So, if I am correct in assuming "relatively prime" simply means that one number is not evenly divisible by the other, then here are my initial thoughts:

You have a 1/n chance of first drawing a "1"...in which case, you will win automatically (1/1 chance)

You have a 1/n chance of first drawing a "2"...in which case, you will win if the second number is even OR a factor of 2 (aka: 1)

You have a 1/n chance of first drawing a "3"...in which case, you will win if the other number is a multiple of 3 OR a factor of 3 (aka: 1)

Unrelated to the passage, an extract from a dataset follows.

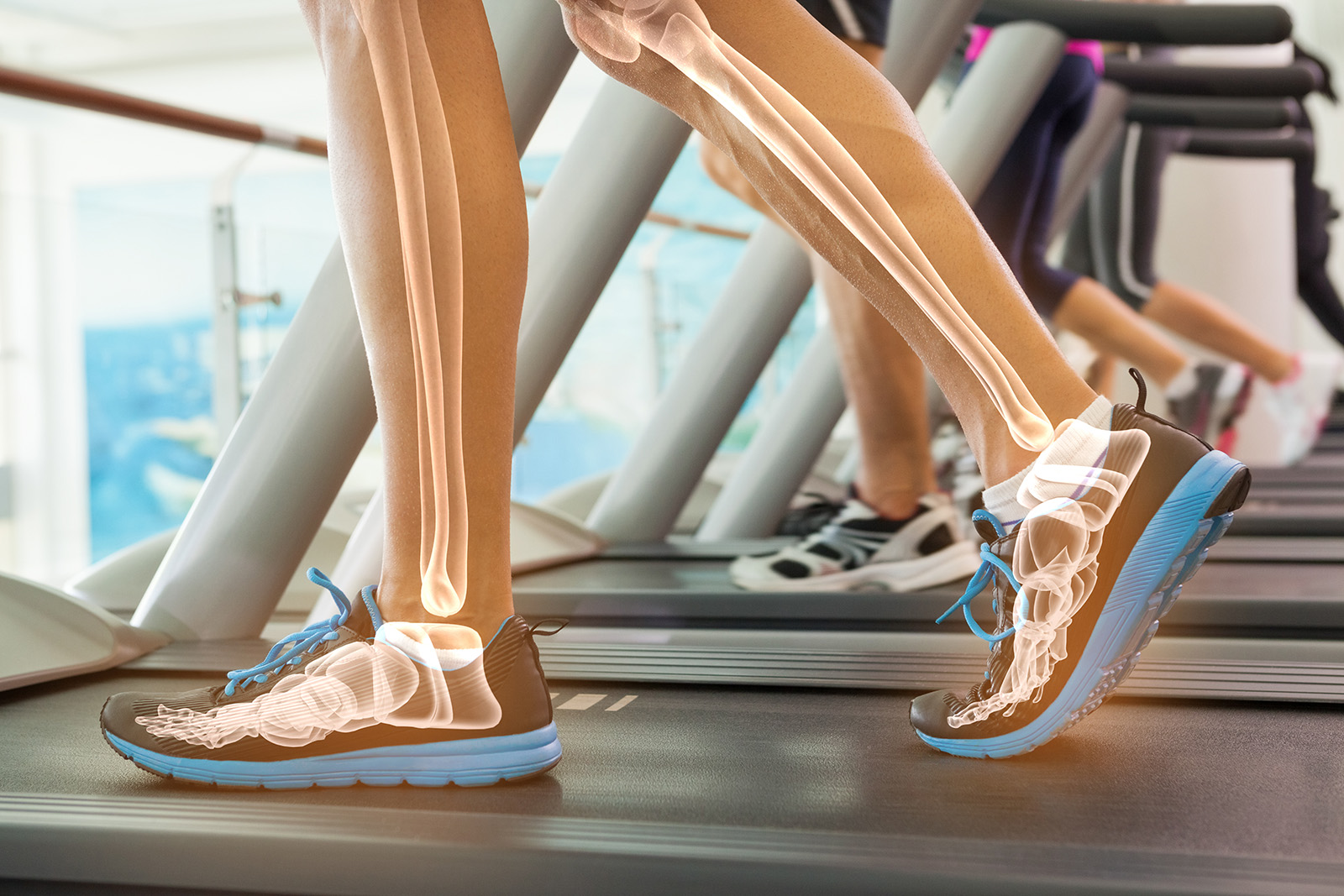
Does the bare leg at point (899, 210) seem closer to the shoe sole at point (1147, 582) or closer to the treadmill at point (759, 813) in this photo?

You have a 1/n chance of first drawing a "4"...in which case, you will win if the other number is a multiple of 4 OR a factor of 4 (aka: 1 or 2)

...

You have a 1/n chance of drawing "x"...in which case, you will win if the other number is a multiple of x OR a factor of x

So let FACT(x) = number of factors of number x...we can then write our chance of winning to be:

SUM (1/n * (1/x + FACT(X)/n)), x=1..n

Which clearly just get worse and worse the more balls there are in the bin...in which case, I would only take the bet if there were visibly "few" (less than 20 or so) balls in the bin.

Now, I suppose my above reasoning only holds if we assume all the numbers 1-n are in the bin...if you have completely random/arbitrary numbers...then, my reasoning probably completely falls through. Again, just my first thoughts. I am also curious to see what others come up with.